Shennong and Huangdi (the Yellow Emperor) are two of the Three Sovereigns, and their attributed texts bracket the early classical TCM corpus. The Shennong Bencao Jing is the materia medica — what substances do, how they are classified, how they are used. The Huangdi Neijing (Yellow Emperor's Inner Classic), also a Han-era compilation under culture-hero attribution, is the diagnostic-and-theoretical work — yin-yang, the five phases, the channels, the organ systems, pulse diagnosis, the theory of qi. Together they organize the foundational framework of Chinese medicine: theory and pharmacopoeia, diagnosis and treatment.
Where can I read the Shennong Bencao Jing in English?
Sabine Wilms's translation, The Divine Farmer's Classic of Materia Medica (Happy Goat Productions, 2017), is the most widely cited modern English edition.
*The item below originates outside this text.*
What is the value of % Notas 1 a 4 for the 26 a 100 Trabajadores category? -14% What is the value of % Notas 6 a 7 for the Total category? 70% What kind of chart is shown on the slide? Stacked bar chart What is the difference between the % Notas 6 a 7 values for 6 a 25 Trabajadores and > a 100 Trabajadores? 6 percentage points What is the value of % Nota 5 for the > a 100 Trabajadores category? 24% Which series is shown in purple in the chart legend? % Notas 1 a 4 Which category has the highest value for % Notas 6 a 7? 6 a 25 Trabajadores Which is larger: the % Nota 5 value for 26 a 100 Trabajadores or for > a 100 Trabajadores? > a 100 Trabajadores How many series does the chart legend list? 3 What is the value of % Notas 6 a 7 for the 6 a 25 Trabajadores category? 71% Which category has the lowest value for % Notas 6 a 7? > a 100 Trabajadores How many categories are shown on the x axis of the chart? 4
Yang Shou-zhong's translation, The Divine Farmer's Materia Medica (Blue Poppy Press, 1998), is another standard reference. For scholarly context, Paul U. Unschuld's Medicine in China: A History of Pharmaceutics (UC Press, 1986) places the text in the broader history of Chinese medicine. Bensky, Clavey, and Stöger's Chinese Herbal Medicine: Materia Medica (Eastland Press, 3rd ed. 2004) is the standard modern practitioner reference that carries Shennong's organizational logic into contemporary clinical use.